Ok il prezzo è giusto! Con il crowdworking la precarietà va all’asta

Il lavoro nel corso del tempo ha assunto nuove forme. Alcuni le definirebbero fluide, altri semplicemente digitali. Eppure la precarietà resta, così come la mancanza di tutele, soprattutto se si considera il crowdworking.

Secondo quanto riportato nel rapporto dell’ILO – l’ International Labour Organization – la diffusione del lavoro online sta già portando ad una riduzione della qualità del lavoro e ad un peggioramento della vita dei lavoratori. L’Organizzazione ha rivolto la propria attenzione alle nuove piattaforme di manovalanza sottopagata, e in particolar modo ad una nuova forma di lavoro on-demand, il crowd work, intervistando 3.500 persone in 75 paesi.

La possibilità da parte delle aziende di travalicare qualsiasi barriera – sopratutto geografica e culturale – e di poter letteralmente pescare, in ogni parte del mondo, giovani talenti e professionisti da cui poter trarre profitto delle loro capacità, è un fenomeno in ascesa. Ed è così che il crowdworking ha iniziato la sua ascesa, e con esso anche le piattaforme che raccolgono milioni di iscritti, i quali se ne servono come vetrine attraverso cui mettere in mostra le proprie capacità e competenze, in attesa che qualcuno le trovi interessanti.

Si tratta del crowdworking – da non confondere con crowdfunding – , un altro fenomeno dell’era digitale per mettere in contatto la domanda e l’offerta di prestazioni professionali. Il rischio però è che un sistema ormai così ben collaudato, porti ad un livellamento verso il basso del costo del lavoro. Il crowd worker in questione, infatti, pur potendo decidere in totale autonomia il luogo ed i suoi tempi di lavoro – tenendo presente comunque eventuali scadenze – non ha alcun rapporto con il proprio committente: tra questo e il lavoratore, infatti, si frappone la piattaforma online che fungere da intermediario.

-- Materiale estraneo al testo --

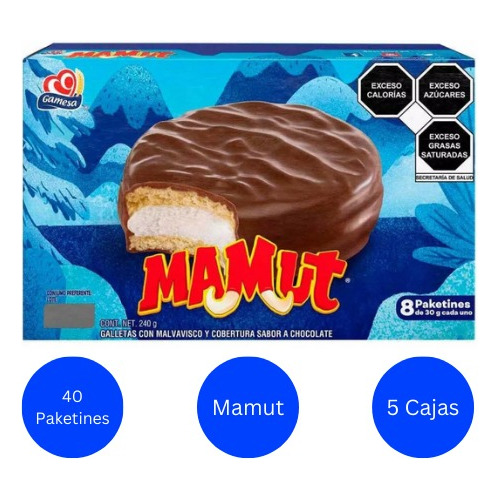  Mamut Chocolate Galletas Gamesa 240g 40 Paketines 5 Cajas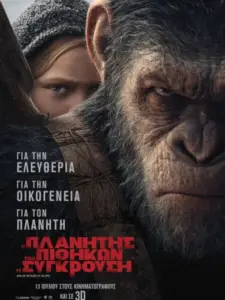 Ο Πλανήτης των Πιθήκων: Η Σύγκρουση / War for the Planet of the Apes
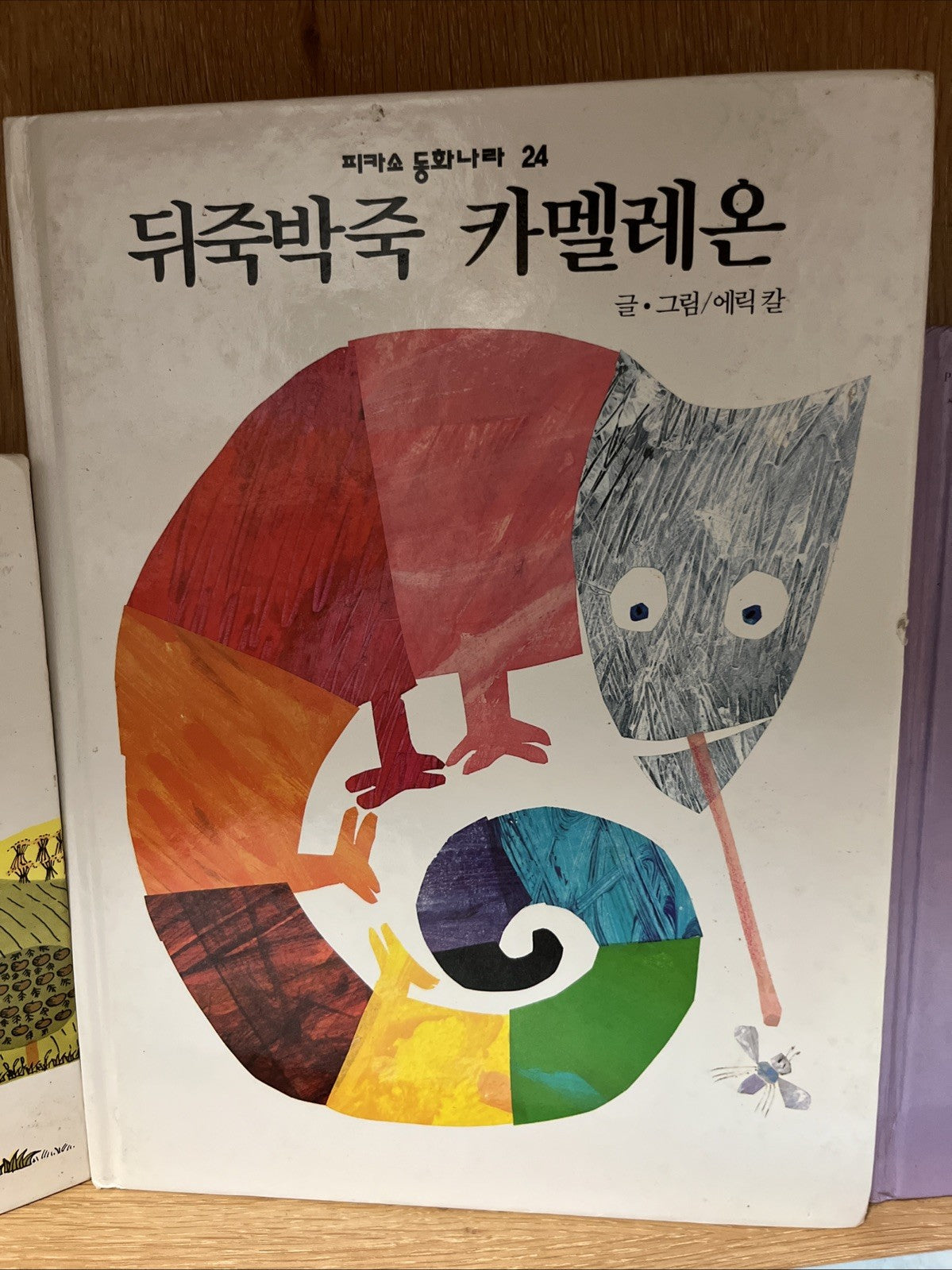 Kirean Language Children Kids Lot of 6 Hardcover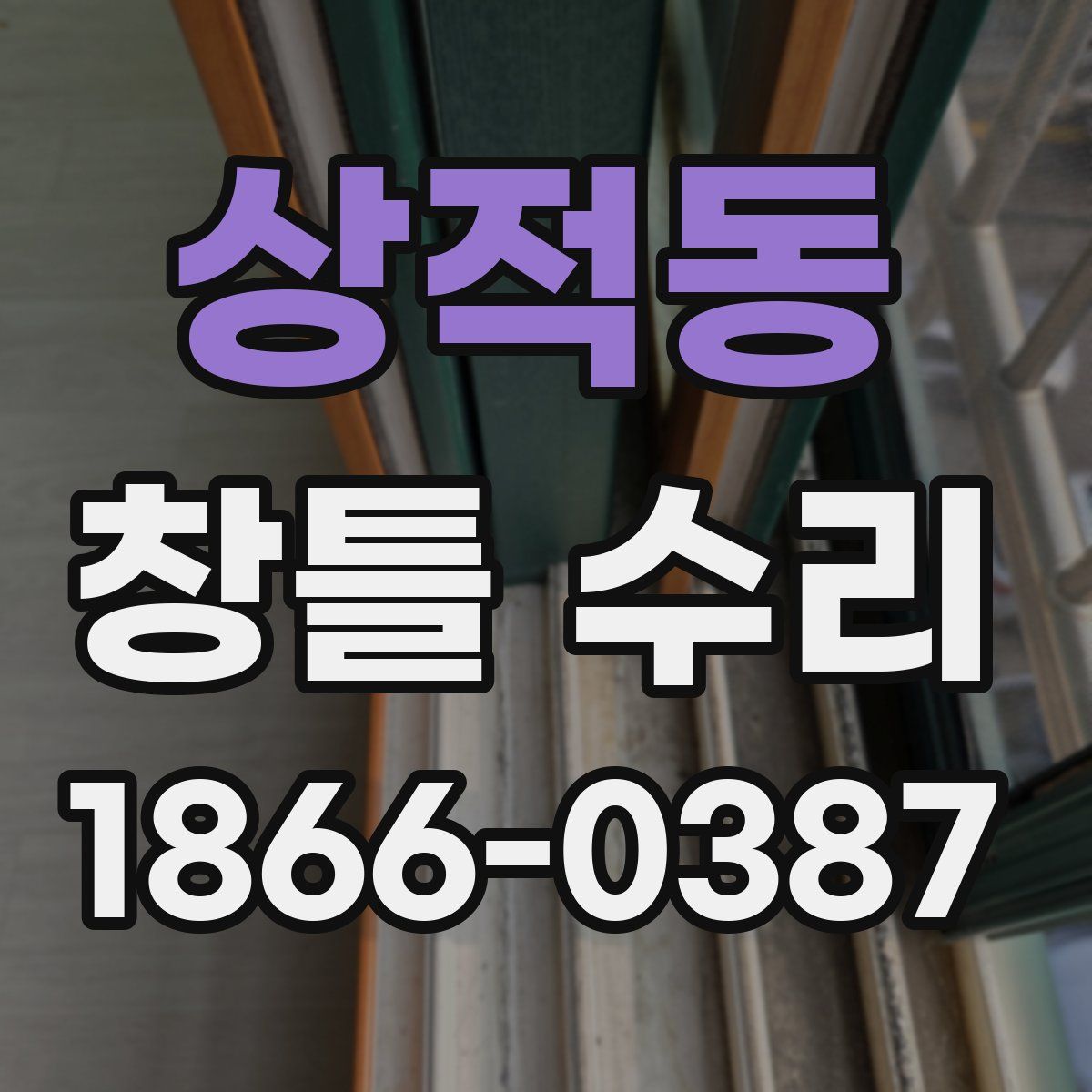 상적동 창틀 수리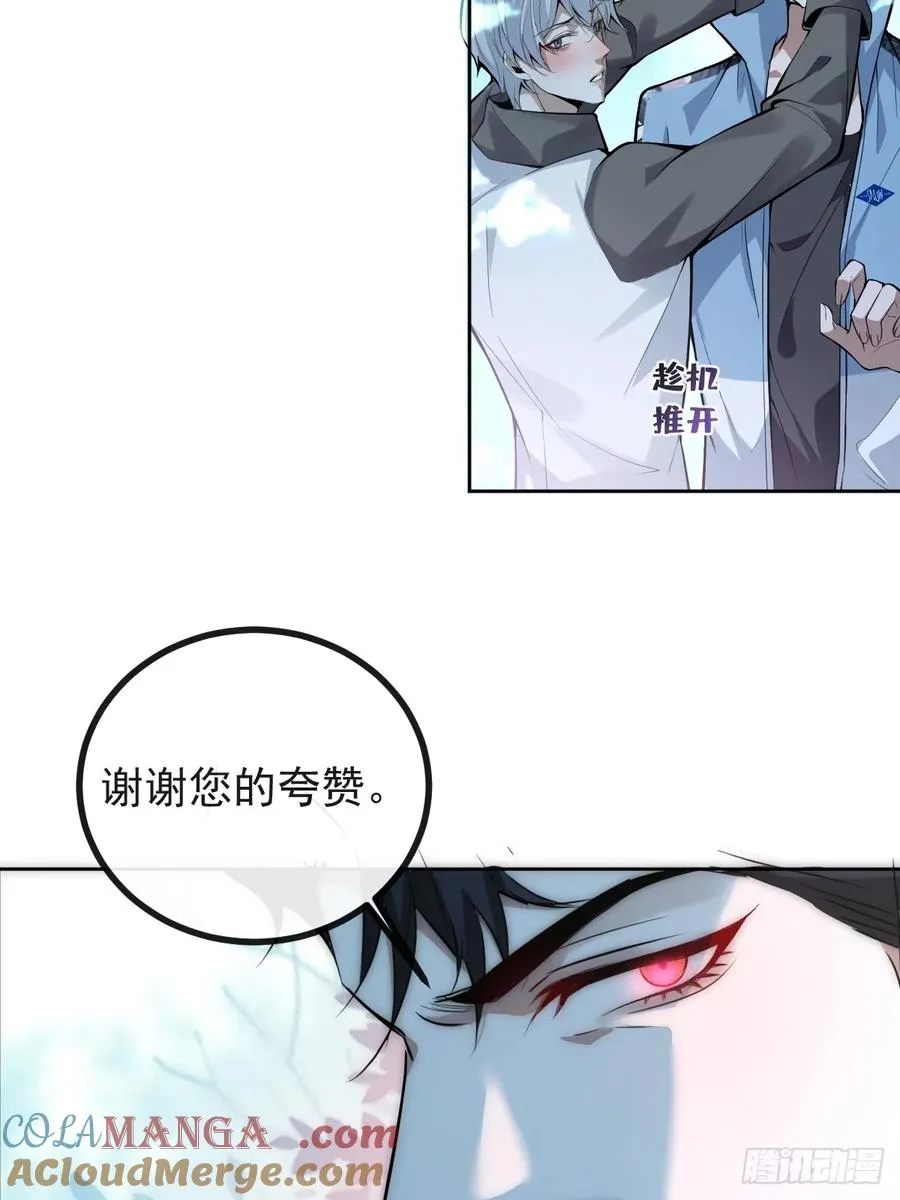 18-官方拉郎，不得不磕！ 第46页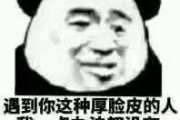 西内表情包
:有什么万能表情包吗？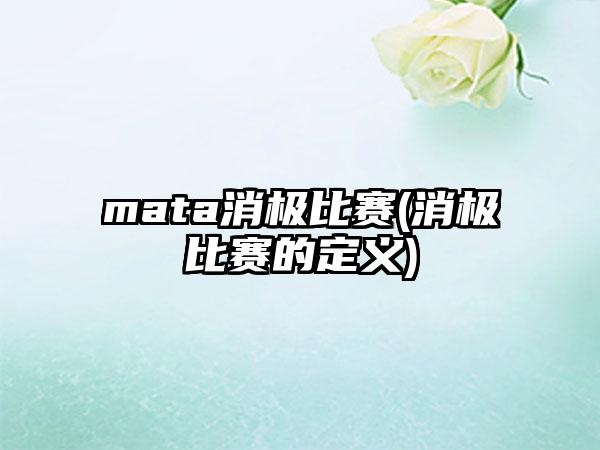 mata消极比赛(消极比赛的定义)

Alla mancanza di qualsiasi tutela si vanno ad aggiungere compensi pressoché irrisori. Una conseguenza, quest’ultima, della quantità abnorme di annunci di professionisti – e non – pronti a farsi una concorrenza spietata – riducendo notevolmente i propri costi – pur di risultare più attraenti – e quindi più economici, rispetto agli altri – ed ottenere così, quante più commesse possibili.

Diplomati e laureati: c’è n’è per tutti i gusti e per tutte le conoscenze!

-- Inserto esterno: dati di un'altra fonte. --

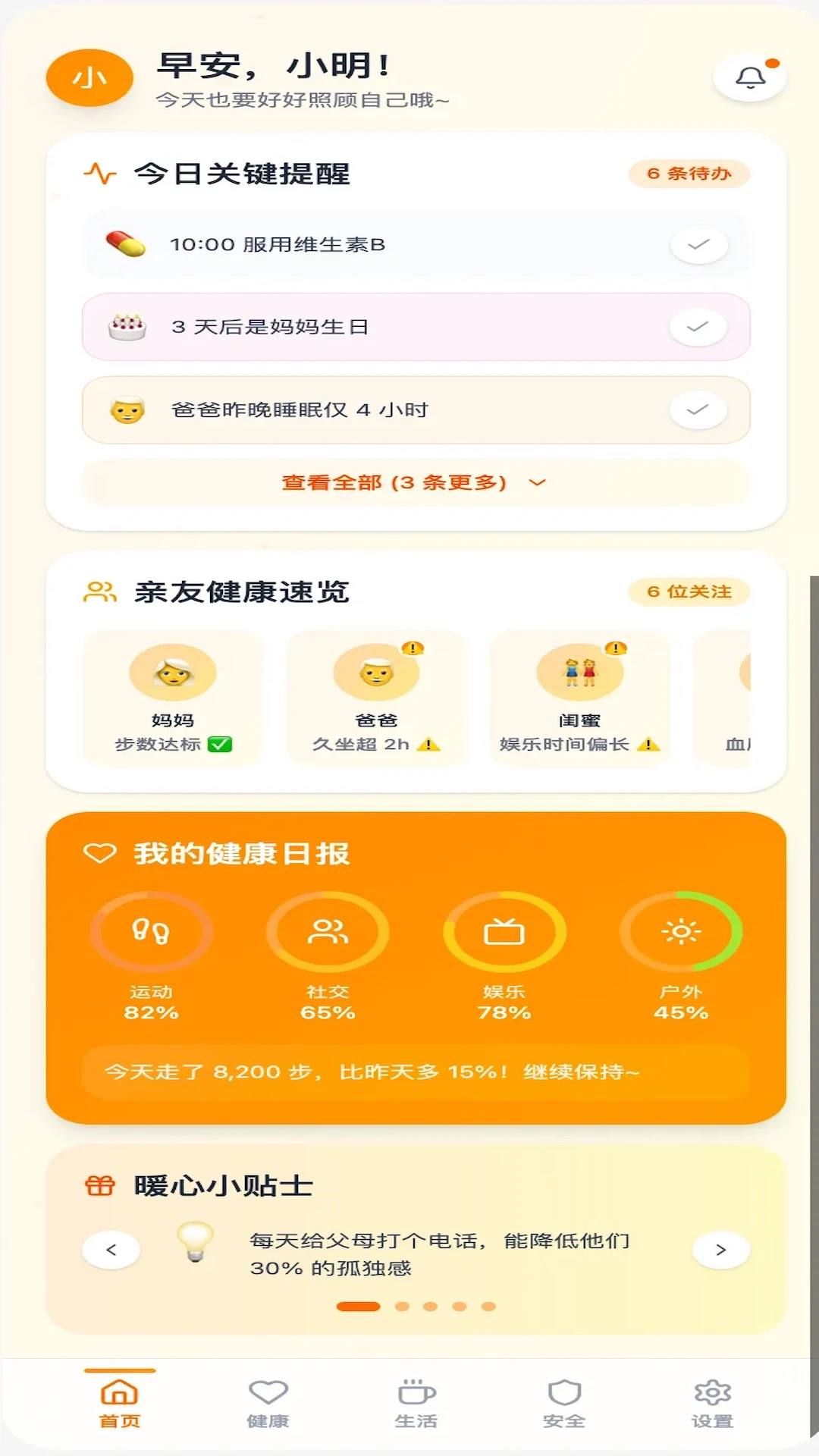 �ػ���appv1.0.37 ��׿��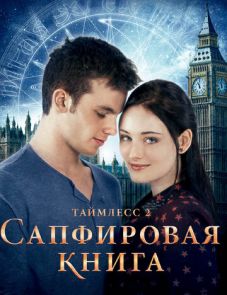 Таймлесс 2: Сапфировая книга (2014)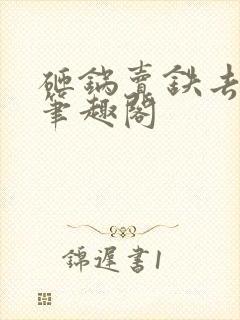 砸锅卖铁去上学笔趣阁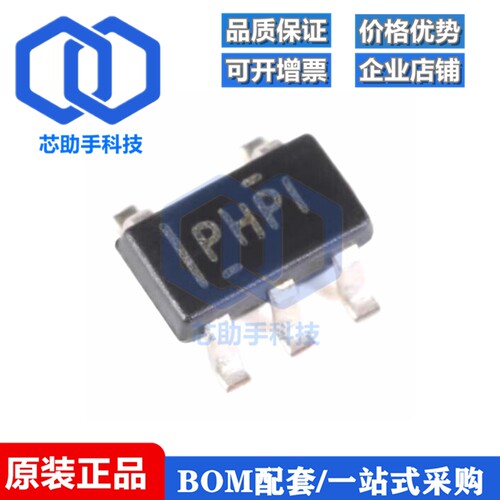 全新原装 TPS61040DBVR 丝印PHPI SOT23-5 开关升压转换器芯片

Molteplici sono le microattività offerte da tali piattaforme online, che richiamano utenti di ogni genere, con qualsiasi competenza e specializzazione. Questi lavoratori inoltre sono inquadrati come autonomi (freelance) e per questo sono quasi sempre privi di tutele anche minime. Si tratta, poi, quasi sempre di lavoro a cottimo, pagato pochissimo. Anzi, secondo quanto rilevato dalla stessa ILO, la paga oraria si aggirerebbe intorno ai 3 dollari l’ora.

Ai grandi operatori internazionali – presi in considerazione anche all’interno del rapporto stilato dall’ILO – come, Amazon Mechanical Turk (AMT), Crowdflower, Clickworker e Microworkers, si aggiungono tante altre piattaforme specializzate nell’offrire microlavoro, come BestCreativity, GoPillar, Twago, in un’asta continua, quasi sempre al ribasso.

È semplice. Rapido. E decidi tu che prezzo darti!